# @%*^#@%&



## Dragnsmke1 (Jul 29, 2002)

:upset: :upset: 

I am so disgusted with our level of play lately. Weve taken evry step backward. Were back to the "get a 20 point lead and hold on for life" defence.:upset: :upset: 

I was gonna write a post saying we should boycott Mav games until the play is better but then I remembered I havent been to a game this year.

Phase 2 : Write an sternly worded email to Cuban but either it will get passed over like the 1000's of other emails saying the same thing or he panics because Drag is pissed and trades Dirk for Malik Rose, Walker for Wallace, Finley for Artest, Nash for Payton, Jamison for Illgastus. Then we would have the best D in the league but only put up 40 points a game and we still lose 50-40.:upset: 

Phase 3: just accept it and say ," Wheh that was close; NY played really good...but thats bull, why should I settle for mediocry from a team that was 1 player and 1.25 games from the Finals?!!!:upset: :upset: 

Phase 4 : Ill just give anyone who makes fun of me for being a Mav fan the mean look.:devil: and tell them its all a trick by the Mavs to lull the rest of the league into a false sense of security when the play offs come.(espn specifically lets everone know that the Mavs are not an elite team in thier power ranking...it must be working)


----------



## lastlaugh (Oct 30, 2003)

LOL. This is the funniest post I have read on this board.

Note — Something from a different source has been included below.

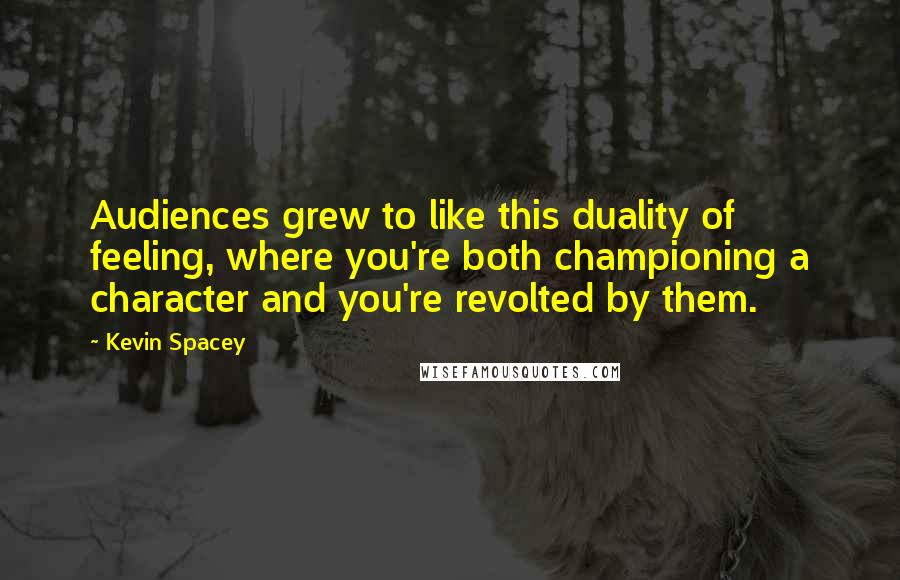 Kevin Spacey Quotes: Audiences grew to like this duality of feeling, where you're both championing a character and you're revolted by them.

Your great Dragns. You really are a true fan and deserve to be given the title of best Mavericks fan of this board.

I watched the game tonight and I must say what a game. They pulled it out and that is all that matters.
I was actually thinking about driving down to New York for this game but it was too late when I realized the game was in New York to go (driving down would have taken me 4 hours)


Walker had his cheesiest triple double of his career tonight and he once again took a back seat to the BIG 3 when the game was on the line. Knowing what a competitor he is I must say I am glad to see he is still being a great team player. (even if he isn't getting credit for it)
I can't say I am surprised to see him take a back seat to other players when he did it for 2 years in Boston.


----------



## Tristan (Jan 13, 2003)

I was actually going to write a post something like this.

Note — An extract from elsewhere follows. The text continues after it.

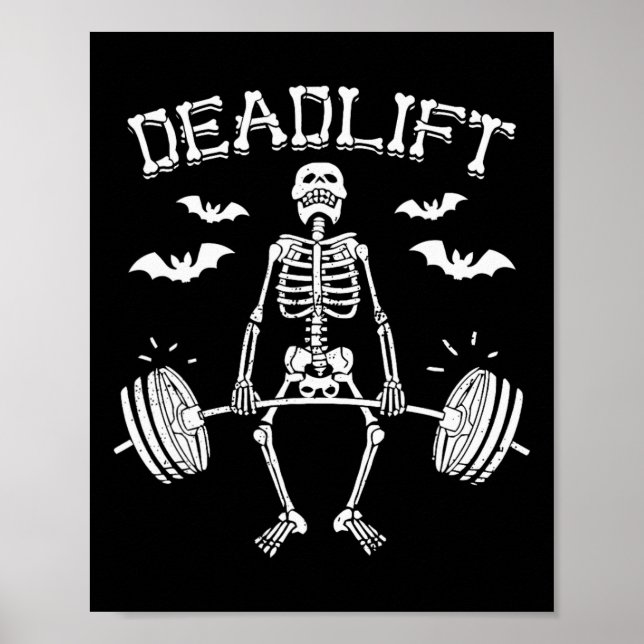 Funny Halloween Saying Skeleton Barbell Gym Workou Poster (Front)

Yeah, the mavericks have taken a backward step. They're good enough to be #3 in the east and its been really pissing me off. If this was last year, we would have taken the 20 point lead and it would have stayed like that. It just pisses me off that it came to OT.

Good performance by Jamison despite of all the rumors about Rasheed. That didnt take him down. Good performance by Walker in his triple-double and Nash showing whos the team captain is. He didn't chock this time.

Im all for the emailing cuban thing...I want NVE back!


----------



## Dragnsmke1 (Jul 29, 2002)

> Originally posted by <b>lastlaugh</b>!
> LOL. This is the funniest post I have read on this board.
> 
> Your great Dragns. You really are a true fan and deserve to be given the title of best Mavericks fan of this board.


Thanx!!



> Originally posted by <b>Tristan</b>!
> 
> 
> Im all for the emailing cuban thing...I want NVE back!



I do too, but at what price? And would he still have the same fire he had before or would he come back feeling slighted?


----------



## Mavs Dude (Jul 20, 2003)

We should try to trade Jamison for NVE. I never really liked NVE but he was the leader no doubt.


----------



## Tristan (Jan 13, 2003)

> Originally posted by <b>Dragnsmke1</b>
> I do too, but at what price? And would he still have the same fire he had before or would he come back feeling slighted?


Not sure, I dont want Antwan J to leave because he is our consistent player so far, we could give them Tony Delk and Tariq and/or Najera.


----------